**REQUIRED WORK:** Filter these entries down to the lines that hold the word "twitter", and show each of them.

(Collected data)
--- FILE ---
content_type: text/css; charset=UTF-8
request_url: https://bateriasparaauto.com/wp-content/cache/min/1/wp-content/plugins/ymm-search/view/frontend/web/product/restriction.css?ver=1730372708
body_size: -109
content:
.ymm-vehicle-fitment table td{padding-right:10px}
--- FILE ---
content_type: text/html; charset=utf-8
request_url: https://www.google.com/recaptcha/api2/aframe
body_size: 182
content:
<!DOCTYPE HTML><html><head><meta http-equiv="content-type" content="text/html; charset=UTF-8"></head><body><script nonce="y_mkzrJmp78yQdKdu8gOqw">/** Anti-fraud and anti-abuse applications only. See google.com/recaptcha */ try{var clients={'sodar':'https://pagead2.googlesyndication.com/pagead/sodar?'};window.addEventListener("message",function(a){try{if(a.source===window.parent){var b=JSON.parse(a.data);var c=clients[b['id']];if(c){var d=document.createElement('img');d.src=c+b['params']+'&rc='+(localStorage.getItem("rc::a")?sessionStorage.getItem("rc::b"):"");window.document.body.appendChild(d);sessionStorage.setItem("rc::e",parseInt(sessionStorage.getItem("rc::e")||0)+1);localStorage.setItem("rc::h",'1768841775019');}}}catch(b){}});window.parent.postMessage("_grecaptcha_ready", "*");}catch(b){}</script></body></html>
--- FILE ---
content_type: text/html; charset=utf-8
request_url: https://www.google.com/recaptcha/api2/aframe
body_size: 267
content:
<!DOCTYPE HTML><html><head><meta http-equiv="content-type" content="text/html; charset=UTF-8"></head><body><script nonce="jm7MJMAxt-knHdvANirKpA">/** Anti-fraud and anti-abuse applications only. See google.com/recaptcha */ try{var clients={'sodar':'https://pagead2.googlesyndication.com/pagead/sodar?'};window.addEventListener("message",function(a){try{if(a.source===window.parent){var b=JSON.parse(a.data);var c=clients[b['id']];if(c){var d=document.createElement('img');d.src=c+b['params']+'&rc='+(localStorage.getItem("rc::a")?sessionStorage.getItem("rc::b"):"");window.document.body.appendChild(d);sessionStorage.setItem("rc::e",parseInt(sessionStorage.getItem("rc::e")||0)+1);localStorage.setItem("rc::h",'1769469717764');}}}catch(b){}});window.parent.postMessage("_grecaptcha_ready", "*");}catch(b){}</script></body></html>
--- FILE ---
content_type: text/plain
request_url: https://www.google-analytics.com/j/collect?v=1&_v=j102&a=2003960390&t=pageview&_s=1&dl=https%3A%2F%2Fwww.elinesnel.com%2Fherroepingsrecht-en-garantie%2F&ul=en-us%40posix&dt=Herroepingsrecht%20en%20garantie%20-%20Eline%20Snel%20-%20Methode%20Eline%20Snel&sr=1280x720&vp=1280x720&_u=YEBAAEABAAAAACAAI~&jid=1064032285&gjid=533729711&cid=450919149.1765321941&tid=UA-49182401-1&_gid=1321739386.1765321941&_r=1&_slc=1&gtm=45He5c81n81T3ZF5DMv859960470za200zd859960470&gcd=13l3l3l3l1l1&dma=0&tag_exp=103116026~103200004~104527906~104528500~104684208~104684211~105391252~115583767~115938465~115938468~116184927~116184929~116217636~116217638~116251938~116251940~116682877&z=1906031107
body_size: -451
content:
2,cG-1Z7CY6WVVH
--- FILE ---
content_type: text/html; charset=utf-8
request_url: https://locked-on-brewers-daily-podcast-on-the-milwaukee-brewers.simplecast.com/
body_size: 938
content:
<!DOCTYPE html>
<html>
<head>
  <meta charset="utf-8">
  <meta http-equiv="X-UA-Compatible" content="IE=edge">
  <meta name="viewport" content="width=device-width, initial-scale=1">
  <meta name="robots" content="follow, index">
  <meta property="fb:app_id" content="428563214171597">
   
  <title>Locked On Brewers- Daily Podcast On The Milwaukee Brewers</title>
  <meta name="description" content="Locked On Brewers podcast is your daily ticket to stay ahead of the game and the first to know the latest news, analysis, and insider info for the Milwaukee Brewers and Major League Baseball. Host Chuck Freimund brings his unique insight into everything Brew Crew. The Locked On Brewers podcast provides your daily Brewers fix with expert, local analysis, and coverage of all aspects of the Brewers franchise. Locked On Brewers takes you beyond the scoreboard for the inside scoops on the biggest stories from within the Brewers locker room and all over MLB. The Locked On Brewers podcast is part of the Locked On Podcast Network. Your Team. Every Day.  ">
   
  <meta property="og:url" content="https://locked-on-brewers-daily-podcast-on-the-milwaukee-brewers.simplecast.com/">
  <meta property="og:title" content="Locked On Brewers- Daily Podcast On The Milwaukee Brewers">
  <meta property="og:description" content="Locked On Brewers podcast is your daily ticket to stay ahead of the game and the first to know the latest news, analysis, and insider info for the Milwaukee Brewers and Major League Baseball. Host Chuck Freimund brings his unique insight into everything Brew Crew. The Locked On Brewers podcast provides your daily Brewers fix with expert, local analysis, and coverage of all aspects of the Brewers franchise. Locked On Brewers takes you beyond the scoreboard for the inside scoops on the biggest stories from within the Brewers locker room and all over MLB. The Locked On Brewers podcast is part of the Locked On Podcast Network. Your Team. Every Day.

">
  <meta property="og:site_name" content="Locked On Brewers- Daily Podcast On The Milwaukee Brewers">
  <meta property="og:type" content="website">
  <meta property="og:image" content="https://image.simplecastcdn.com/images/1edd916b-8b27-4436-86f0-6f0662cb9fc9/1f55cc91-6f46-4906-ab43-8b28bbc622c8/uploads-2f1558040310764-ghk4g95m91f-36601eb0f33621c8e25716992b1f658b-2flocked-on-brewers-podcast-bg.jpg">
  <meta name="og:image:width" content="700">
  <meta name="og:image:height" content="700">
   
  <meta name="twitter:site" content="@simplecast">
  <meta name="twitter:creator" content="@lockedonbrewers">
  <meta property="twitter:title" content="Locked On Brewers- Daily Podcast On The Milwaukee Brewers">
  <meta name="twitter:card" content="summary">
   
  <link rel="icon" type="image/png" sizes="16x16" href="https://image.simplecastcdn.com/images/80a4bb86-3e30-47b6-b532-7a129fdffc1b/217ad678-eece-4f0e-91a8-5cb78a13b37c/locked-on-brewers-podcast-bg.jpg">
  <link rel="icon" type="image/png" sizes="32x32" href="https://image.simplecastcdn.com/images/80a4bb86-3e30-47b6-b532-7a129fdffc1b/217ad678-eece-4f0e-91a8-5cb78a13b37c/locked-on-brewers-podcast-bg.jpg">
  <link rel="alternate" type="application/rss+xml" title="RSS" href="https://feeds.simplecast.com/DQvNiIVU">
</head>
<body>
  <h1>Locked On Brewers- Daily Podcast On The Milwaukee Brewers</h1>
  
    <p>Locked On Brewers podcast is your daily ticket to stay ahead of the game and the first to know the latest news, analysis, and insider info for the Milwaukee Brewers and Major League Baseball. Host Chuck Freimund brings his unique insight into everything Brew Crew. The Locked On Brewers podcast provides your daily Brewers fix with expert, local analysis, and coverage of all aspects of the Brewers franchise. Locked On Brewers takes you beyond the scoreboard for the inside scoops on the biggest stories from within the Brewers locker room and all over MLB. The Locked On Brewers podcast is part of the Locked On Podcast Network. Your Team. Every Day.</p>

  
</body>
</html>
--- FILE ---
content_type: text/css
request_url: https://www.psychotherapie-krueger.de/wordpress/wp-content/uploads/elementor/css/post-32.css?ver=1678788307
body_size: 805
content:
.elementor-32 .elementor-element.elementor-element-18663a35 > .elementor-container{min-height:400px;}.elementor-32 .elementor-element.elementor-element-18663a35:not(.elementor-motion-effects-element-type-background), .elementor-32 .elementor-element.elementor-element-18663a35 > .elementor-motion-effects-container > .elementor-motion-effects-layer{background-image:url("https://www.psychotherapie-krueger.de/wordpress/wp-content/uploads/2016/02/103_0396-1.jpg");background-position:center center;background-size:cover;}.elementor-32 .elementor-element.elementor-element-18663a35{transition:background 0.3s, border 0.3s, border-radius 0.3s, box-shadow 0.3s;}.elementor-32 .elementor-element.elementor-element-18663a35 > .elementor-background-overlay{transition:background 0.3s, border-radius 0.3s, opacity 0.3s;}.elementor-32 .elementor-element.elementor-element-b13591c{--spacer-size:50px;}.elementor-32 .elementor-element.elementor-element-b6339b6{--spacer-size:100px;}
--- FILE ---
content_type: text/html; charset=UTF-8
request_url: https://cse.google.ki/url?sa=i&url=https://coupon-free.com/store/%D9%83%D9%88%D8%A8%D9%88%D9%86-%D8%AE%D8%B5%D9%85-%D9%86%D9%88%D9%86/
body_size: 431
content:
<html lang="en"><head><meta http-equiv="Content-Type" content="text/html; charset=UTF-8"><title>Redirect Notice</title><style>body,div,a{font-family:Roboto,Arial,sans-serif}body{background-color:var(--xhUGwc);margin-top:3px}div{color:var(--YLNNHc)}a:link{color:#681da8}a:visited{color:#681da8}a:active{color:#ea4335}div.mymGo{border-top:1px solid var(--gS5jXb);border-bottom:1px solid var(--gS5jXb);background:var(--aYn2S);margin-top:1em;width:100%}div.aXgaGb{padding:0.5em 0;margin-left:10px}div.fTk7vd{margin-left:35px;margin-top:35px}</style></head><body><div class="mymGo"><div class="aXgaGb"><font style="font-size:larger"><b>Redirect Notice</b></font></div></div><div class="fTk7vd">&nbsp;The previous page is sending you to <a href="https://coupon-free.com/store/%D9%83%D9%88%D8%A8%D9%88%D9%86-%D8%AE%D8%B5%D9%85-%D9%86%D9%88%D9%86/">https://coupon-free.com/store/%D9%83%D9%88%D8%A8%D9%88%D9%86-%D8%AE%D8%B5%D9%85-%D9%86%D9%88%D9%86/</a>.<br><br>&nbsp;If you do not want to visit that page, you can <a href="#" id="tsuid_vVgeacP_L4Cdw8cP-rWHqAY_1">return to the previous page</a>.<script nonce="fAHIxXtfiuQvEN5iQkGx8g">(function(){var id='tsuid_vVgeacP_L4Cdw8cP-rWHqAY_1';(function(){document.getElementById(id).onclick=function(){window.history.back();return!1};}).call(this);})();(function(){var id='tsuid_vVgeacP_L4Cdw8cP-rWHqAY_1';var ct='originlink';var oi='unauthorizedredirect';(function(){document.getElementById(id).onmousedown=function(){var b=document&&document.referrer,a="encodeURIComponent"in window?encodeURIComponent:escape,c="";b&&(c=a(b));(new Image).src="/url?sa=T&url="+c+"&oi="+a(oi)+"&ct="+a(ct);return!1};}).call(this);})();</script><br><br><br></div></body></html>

**WRITTEN ANSWER:**
  <meta name="twitter:site" content="@simplecast">
  <meta name="twitter:creator" content="@lockedonbrewers">
  <meta property="twitter:title" content="Locked On Brewers- Daily Podcast On The Milwaukee Brewers">
  <meta name="twitter:card" content="summary">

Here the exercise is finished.